Jeudi 19 février de 14h00 à 15h30

Auditorium IRCICA, parc scientifique de la Haute Borne à Villeneuve d’Ascq

√ Abstract:
Several distinct research areas related to data management and the web deal with answering an information need by making use of semantic information about the data. Examples include the Semantic Web, data integration, and semantics-based optimization modules for commercial database systems. This talk describes work on creating a unified platform for answering queries that subsumes all of these problems.  The vision is to support distributed datasources connected by integrity constraints, supporting a wide variety of access models, cost models, data models, constraint languages, and query languages. We will describe a step towards this goal, embodied in the PDQ (Proof-driven querying) system at Oxford. PDQ supports a rich language for constraints and queries, along with the ability to describe several kinds of interfaces for data access.  It extends traditional cost-based query optimization to the setting of constraints, and provides an architecture that allows one to « plug in » different reasoning systems to answer queries.
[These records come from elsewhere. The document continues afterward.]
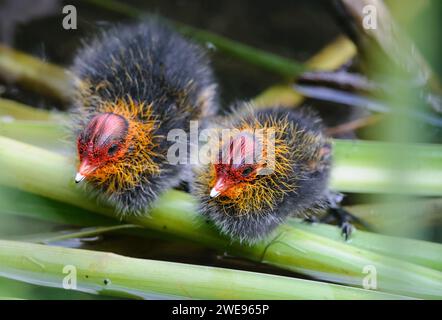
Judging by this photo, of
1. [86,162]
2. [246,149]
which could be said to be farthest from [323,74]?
[86,162]

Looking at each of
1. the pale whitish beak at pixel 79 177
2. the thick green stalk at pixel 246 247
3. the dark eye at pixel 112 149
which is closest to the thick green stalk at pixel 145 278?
the thick green stalk at pixel 246 247

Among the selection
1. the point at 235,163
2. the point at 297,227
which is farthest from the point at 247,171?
the point at 297,227

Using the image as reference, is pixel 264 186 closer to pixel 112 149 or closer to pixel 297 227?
pixel 297 227

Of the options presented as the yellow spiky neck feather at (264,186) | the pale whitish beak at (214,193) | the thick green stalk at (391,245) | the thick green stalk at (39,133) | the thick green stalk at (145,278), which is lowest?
the thick green stalk at (145,278)

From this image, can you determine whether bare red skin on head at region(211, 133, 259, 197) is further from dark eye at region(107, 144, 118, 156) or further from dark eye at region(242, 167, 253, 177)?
dark eye at region(107, 144, 118, 156)

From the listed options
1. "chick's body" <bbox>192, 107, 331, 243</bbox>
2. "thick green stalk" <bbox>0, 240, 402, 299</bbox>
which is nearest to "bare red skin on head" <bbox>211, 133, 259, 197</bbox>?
"chick's body" <bbox>192, 107, 331, 243</bbox>

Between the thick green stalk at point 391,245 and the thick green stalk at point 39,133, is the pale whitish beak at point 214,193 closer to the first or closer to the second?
the thick green stalk at point 391,245
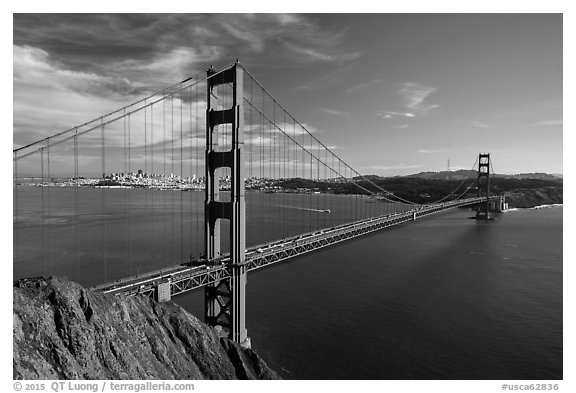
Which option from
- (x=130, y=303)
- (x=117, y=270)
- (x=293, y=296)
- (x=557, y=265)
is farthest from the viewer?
(x=557, y=265)

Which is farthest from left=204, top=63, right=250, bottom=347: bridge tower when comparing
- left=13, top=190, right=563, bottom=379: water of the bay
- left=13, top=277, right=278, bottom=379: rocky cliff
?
left=13, top=277, right=278, bottom=379: rocky cliff

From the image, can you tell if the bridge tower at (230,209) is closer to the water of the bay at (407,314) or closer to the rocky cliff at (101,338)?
the water of the bay at (407,314)

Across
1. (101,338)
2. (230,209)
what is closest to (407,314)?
(230,209)

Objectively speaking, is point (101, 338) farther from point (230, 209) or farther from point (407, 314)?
point (407, 314)

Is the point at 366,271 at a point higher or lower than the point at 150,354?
lower

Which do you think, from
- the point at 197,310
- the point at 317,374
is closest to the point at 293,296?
the point at 197,310

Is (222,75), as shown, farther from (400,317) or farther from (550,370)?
(550,370)

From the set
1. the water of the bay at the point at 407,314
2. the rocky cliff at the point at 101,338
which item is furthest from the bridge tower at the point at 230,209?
the rocky cliff at the point at 101,338

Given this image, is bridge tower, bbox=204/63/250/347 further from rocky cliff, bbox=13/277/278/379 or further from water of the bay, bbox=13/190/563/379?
rocky cliff, bbox=13/277/278/379
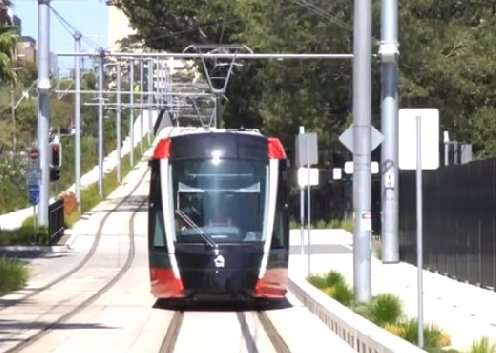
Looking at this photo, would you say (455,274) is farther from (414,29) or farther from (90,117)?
(90,117)

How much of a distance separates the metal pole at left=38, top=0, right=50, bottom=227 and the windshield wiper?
2191 centimetres

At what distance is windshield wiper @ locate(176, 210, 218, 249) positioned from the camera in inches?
925

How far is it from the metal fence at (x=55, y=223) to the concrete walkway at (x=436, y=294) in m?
9.04

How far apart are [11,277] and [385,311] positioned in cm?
1223

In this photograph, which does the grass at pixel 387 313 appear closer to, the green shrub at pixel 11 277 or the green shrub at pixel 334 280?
the green shrub at pixel 334 280

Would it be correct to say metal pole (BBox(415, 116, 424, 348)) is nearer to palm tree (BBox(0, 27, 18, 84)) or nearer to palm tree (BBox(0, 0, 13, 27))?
palm tree (BBox(0, 27, 18, 84))

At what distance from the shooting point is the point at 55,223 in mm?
49688

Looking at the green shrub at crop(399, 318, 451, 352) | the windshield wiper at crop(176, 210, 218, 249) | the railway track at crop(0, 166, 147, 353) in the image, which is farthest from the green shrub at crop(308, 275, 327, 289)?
the green shrub at crop(399, 318, 451, 352)

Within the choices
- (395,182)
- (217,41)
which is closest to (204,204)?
(395,182)

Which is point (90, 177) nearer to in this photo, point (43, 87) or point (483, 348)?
point (43, 87)

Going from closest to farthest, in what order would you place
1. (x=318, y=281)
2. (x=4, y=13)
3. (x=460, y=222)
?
1. (x=318, y=281)
2. (x=460, y=222)
3. (x=4, y=13)

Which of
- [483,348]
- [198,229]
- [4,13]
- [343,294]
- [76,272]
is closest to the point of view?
[483,348]

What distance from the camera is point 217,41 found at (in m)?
65.4

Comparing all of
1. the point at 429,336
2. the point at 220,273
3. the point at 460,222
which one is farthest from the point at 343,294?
the point at 429,336
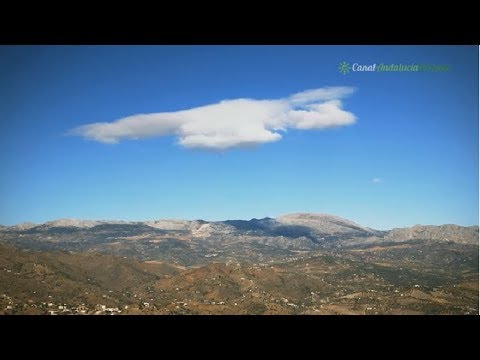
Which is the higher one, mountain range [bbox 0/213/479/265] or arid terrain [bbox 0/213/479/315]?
mountain range [bbox 0/213/479/265]

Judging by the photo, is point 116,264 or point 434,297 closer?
point 434,297

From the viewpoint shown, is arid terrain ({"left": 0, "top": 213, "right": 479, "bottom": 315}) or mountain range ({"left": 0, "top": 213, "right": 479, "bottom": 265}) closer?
arid terrain ({"left": 0, "top": 213, "right": 479, "bottom": 315})

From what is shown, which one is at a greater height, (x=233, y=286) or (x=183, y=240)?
(x=183, y=240)

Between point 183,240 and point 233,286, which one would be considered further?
point 183,240

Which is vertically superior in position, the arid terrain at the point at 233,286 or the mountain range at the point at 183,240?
the mountain range at the point at 183,240

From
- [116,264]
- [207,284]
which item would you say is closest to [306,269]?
[207,284]

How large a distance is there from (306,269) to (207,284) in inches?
922

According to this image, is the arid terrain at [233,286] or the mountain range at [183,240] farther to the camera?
the mountain range at [183,240]
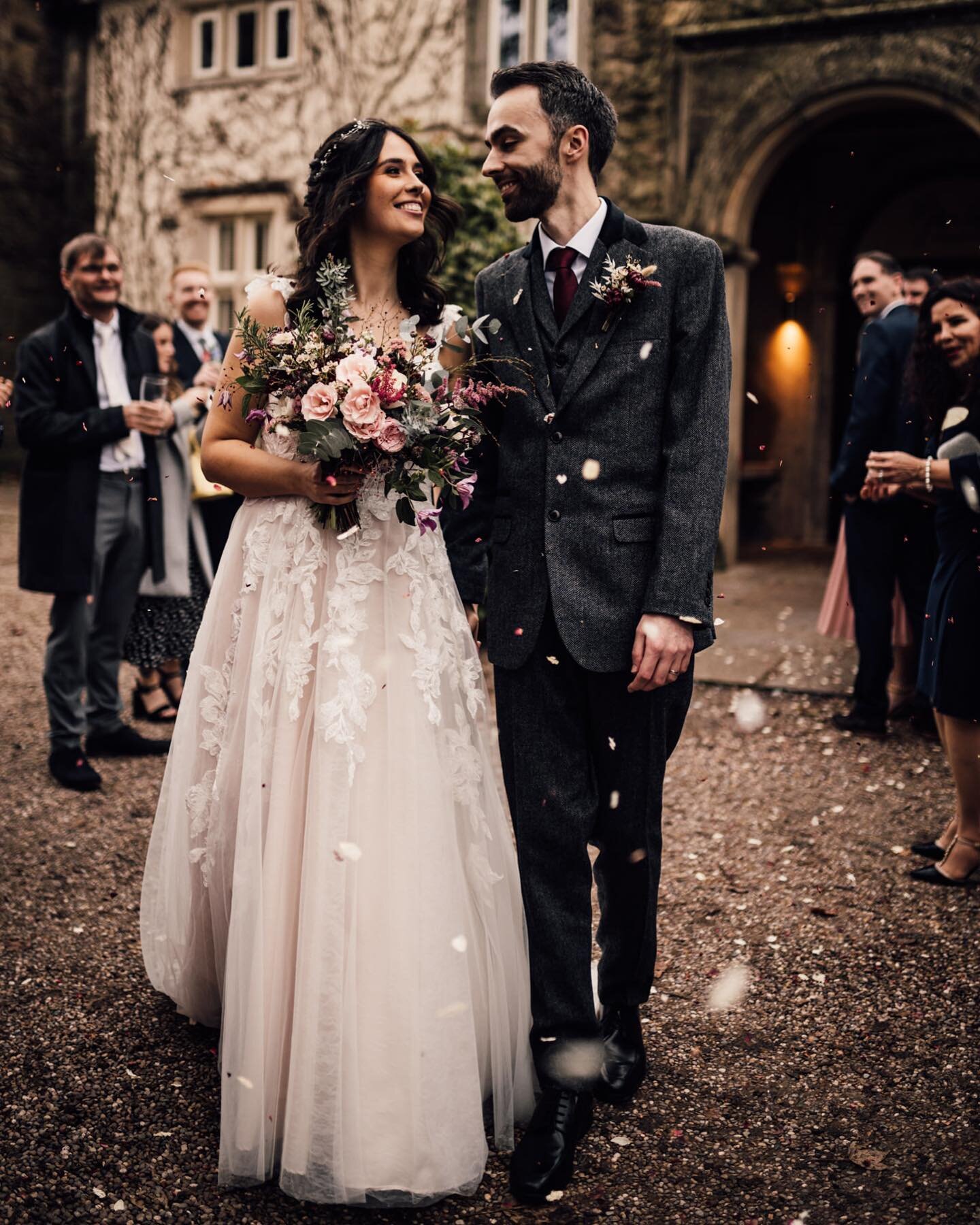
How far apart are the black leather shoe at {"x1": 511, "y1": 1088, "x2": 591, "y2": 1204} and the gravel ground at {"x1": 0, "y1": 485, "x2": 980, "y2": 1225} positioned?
42 millimetres

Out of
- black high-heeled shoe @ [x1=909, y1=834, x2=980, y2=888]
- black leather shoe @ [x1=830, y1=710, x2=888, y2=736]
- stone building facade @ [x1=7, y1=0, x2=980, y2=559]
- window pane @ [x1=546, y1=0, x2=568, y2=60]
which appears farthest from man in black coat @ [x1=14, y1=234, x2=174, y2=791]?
window pane @ [x1=546, y1=0, x2=568, y2=60]

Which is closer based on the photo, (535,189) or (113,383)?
(535,189)

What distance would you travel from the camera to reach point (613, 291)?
2541mm

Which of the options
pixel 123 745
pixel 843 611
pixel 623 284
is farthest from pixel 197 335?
pixel 623 284

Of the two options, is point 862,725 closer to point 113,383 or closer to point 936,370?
point 936,370

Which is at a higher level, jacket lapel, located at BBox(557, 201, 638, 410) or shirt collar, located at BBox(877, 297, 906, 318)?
shirt collar, located at BBox(877, 297, 906, 318)

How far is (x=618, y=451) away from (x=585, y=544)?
0.22m

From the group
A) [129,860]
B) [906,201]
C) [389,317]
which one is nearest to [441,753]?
[389,317]

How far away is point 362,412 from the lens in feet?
7.74

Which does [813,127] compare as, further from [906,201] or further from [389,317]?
[389,317]

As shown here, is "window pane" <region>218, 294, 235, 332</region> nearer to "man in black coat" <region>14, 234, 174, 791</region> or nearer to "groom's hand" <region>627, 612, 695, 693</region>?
"man in black coat" <region>14, 234, 174, 791</region>

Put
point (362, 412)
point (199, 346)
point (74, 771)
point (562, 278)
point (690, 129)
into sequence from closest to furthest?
point (362, 412) → point (562, 278) → point (74, 771) → point (199, 346) → point (690, 129)

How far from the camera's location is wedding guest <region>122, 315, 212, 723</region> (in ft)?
19.2

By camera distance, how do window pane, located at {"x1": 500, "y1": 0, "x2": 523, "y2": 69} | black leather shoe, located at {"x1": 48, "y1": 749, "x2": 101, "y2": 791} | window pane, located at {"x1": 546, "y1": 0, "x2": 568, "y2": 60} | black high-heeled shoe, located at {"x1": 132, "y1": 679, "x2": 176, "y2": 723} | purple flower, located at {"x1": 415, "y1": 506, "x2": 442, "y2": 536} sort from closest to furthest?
purple flower, located at {"x1": 415, "y1": 506, "x2": 442, "y2": 536}
black leather shoe, located at {"x1": 48, "y1": 749, "x2": 101, "y2": 791}
black high-heeled shoe, located at {"x1": 132, "y1": 679, "x2": 176, "y2": 723}
window pane, located at {"x1": 546, "y1": 0, "x2": 568, "y2": 60}
window pane, located at {"x1": 500, "y1": 0, "x2": 523, "y2": 69}
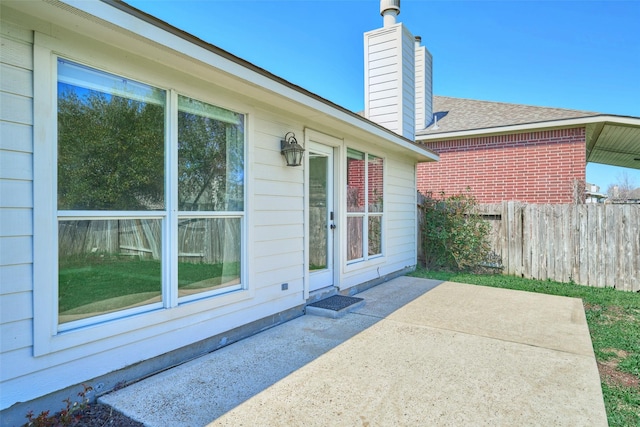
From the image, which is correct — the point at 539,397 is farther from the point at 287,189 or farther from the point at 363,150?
the point at 363,150

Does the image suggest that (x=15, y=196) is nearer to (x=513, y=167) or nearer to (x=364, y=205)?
(x=364, y=205)

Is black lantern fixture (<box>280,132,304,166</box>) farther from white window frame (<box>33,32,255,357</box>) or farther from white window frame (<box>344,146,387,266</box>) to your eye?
white window frame (<box>33,32,255,357</box>)

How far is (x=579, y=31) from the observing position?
967 centimetres

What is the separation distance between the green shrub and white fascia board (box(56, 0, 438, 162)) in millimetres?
3307

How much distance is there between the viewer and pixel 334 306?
4.59 m

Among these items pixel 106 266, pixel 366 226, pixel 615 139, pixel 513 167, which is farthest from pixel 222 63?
pixel 615 139

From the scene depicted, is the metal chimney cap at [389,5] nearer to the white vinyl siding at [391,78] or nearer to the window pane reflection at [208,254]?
the white vinyl siding at [391,78]

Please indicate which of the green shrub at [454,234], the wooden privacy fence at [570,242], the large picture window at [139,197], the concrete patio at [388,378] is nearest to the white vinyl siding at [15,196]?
the large picture window at [139,197]

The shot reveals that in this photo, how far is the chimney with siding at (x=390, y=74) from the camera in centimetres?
724

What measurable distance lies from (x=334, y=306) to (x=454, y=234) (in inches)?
164

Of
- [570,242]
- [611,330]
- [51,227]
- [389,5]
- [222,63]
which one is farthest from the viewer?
[389,5]

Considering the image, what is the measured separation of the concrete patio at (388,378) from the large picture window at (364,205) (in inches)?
63.5

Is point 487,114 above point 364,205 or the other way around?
above

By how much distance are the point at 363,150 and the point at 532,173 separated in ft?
17.3
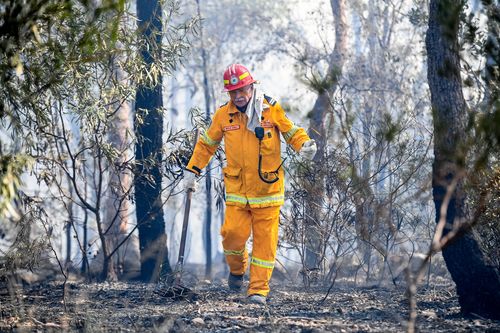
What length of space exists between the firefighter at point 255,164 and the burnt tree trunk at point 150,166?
183 centimetres

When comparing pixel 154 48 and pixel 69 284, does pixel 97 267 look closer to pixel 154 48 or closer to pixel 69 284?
pixel 69 284

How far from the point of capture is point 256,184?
809 centimetres

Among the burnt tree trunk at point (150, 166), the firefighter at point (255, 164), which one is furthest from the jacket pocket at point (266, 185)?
the burnt tree trunk at point (150, 166)

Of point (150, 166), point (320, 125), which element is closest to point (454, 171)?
point (150, 166)

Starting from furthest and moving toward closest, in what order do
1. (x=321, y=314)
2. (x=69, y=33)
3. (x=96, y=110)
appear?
(x=96, y=110), (x=69, y=33), (x=321, y=314)

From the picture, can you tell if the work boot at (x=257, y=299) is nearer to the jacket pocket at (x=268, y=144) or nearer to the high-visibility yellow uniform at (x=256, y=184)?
the high-visibility yellow uniform at (x=256, y=184)

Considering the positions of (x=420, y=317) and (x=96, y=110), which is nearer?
(x=420, y=317)

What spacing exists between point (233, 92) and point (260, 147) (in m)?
0.58

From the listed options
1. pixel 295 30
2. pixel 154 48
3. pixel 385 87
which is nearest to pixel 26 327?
pixel 154 48

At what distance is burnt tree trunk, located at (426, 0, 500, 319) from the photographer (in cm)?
642

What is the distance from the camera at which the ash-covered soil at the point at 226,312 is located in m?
6.23

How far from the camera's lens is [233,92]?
816cm

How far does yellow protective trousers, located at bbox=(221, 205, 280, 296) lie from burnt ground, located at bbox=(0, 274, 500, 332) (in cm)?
25

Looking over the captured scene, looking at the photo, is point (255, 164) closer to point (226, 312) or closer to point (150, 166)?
point (226, 312)
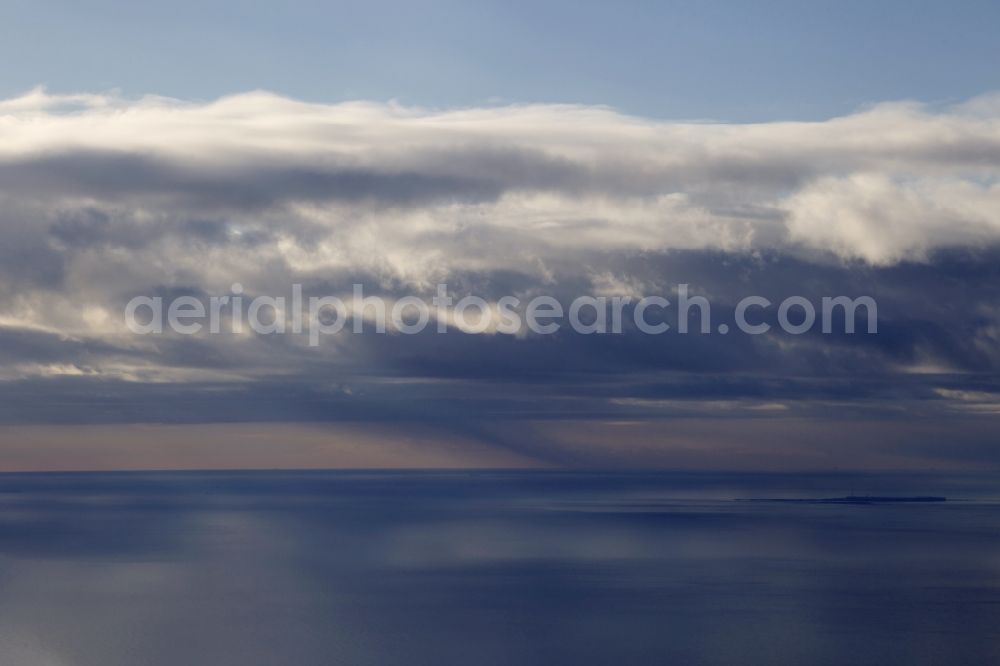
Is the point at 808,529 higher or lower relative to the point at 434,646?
lower

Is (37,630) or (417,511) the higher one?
(37,630)

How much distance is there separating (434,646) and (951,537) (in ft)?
257

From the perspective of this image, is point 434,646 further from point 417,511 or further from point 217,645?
point 417,511

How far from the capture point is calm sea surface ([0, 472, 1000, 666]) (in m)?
54.1

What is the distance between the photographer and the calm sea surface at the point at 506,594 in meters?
54.1

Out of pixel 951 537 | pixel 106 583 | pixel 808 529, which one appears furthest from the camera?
pixel 808 529

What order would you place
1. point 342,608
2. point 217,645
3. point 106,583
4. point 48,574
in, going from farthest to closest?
point 48,574 < point 106,583 < point 342,608 < point 217,645

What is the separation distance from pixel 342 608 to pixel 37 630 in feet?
55.9

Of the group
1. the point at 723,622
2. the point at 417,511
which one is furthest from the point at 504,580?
the point at 417,511

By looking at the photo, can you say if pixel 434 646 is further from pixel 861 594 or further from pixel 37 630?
pixel 861 594

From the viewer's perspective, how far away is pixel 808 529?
126 metres

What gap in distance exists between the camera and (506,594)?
72.3 m

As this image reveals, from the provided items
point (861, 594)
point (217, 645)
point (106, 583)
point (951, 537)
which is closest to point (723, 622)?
point (861, 594)

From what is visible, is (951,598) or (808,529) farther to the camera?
(808,529)
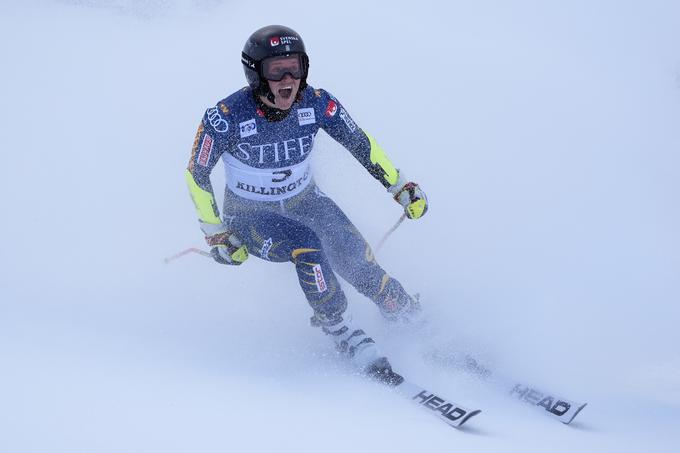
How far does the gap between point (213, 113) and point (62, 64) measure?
6095 mm

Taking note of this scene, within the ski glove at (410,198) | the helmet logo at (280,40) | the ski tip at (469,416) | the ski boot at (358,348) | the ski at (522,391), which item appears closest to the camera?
the ski tip at (469,416)

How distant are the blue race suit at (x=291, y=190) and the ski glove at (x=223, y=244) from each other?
7 centimetres

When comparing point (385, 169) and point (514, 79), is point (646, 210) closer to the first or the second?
point (514, 79)

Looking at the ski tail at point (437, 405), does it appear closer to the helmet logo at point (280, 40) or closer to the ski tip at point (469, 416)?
the ski tip at point (469, 416)

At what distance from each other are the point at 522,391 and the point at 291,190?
2.25m

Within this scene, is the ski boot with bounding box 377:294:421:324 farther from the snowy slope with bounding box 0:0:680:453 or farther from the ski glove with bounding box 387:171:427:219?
the ski glove with bounding box 387:171:427:219

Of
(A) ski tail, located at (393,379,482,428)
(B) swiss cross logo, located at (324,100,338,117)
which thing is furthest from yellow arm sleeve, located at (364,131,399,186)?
(A) ski tail, located at (393,379,482,428)

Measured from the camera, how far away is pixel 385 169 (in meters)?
4.24

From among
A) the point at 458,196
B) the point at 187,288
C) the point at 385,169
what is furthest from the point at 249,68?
the point at 458,196

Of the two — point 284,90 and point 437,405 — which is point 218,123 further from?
point 437,405

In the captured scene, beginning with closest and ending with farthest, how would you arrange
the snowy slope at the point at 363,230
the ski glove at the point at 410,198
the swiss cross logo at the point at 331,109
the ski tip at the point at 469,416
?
the snowy slope at the point at 363,230
the ski tip at the point at 469,416
the swiss cross logo at the point at 331,109
the ski glove at the point at 410,198

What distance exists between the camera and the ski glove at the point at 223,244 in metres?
3.88

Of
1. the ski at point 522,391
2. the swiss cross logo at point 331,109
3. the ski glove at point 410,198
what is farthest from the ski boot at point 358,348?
the swiss cross logo at point 331,109

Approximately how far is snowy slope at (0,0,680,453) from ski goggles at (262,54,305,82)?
6.41 ft
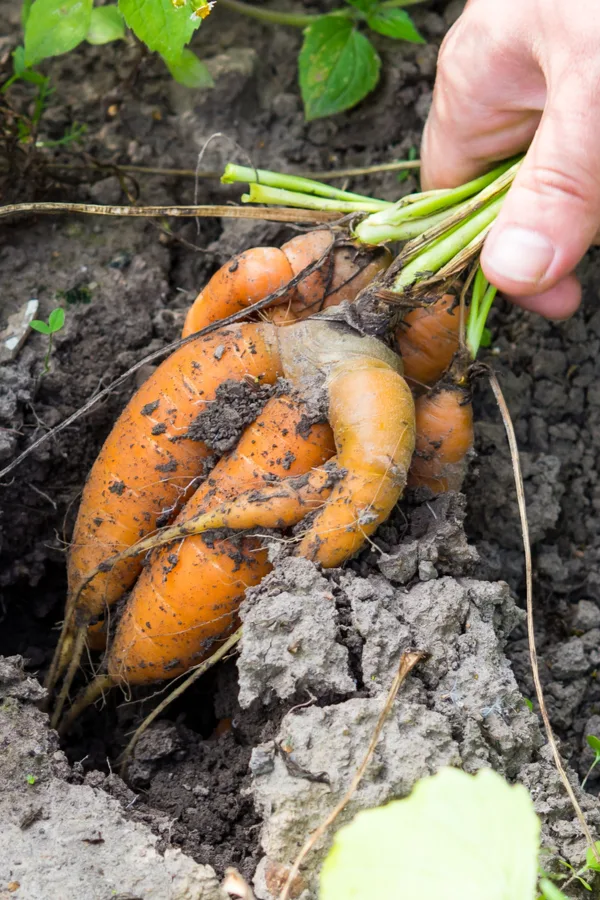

The talk will give a quick look at the system in action, a bit of the underlying theory. It also discuss where we stand in trying to fit together reasoning about data, cost-based query optimization, and modeling of interfaces and access.
This includes work with Balder ten Cate, Julien Leblay, Efi Tsamoura, and Michael Vanden Boom.

 

 √ Bio:

Michael Benedikt is a professor at Oxford University’s computer science department, and a fellow of University College Oxford. He came to Oxford after a decade in US industrial research laboratories, including a position as Distinguished Member of Technical Staff at Bell Laboratories. He has worked extensively in mathematical logic, finite model theory, verification, database theory, and database systems, and has served as chair of the ACM’s main database theory conference, Principles of Database Systems. The current focus of his research is Web data management, with recent projects including querying of the deep Web, querying and integration of annotated data, and querying of web services.